-- Record extracts follows --
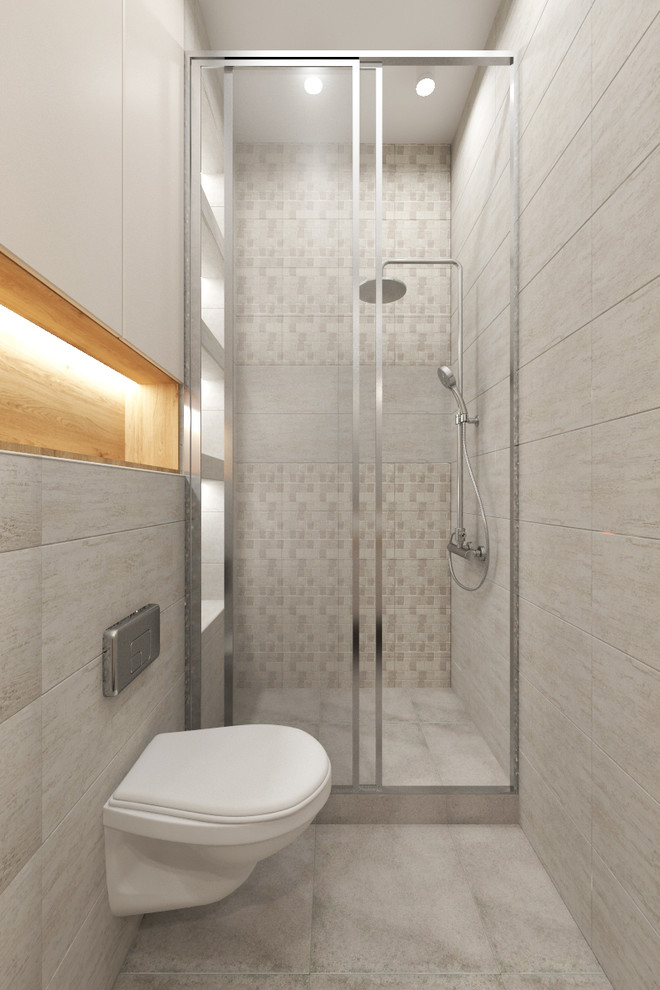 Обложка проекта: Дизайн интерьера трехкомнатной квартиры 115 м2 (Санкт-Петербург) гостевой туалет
-- Record extracts concluded --
-- Record extracts follows --
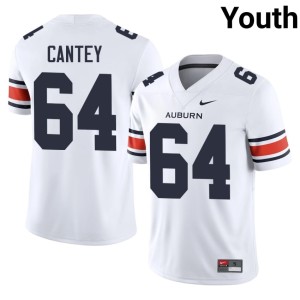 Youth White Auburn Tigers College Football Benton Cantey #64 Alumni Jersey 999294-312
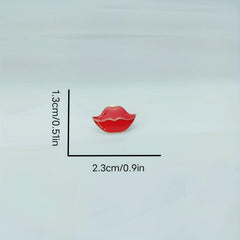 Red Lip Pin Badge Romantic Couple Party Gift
-- Record extracts concluded --
-- Record extracts follows --
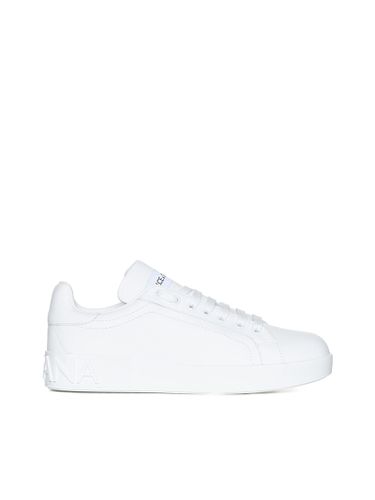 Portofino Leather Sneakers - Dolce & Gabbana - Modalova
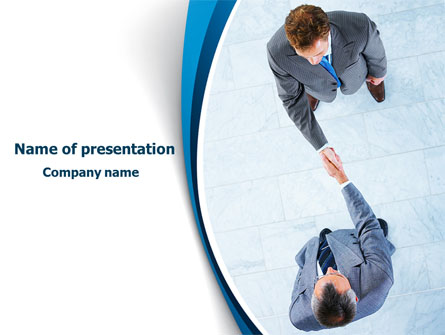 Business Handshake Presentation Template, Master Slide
-- Record extracts concluded --
• **Your assignment**
Copy the listing above exactly, but only from the line with "Youth White Auburn" through the line with "Red Lip Pin Badge Romantic Couple Party Gift", including those two lines and excluding any picture.

• **Finished exercise**
 Youth White Auburn Tigers College Football Benton Cantey #64 Alumni Jersey 999294-312
 Red Lip Pin Badge Romantic Couple Party Gift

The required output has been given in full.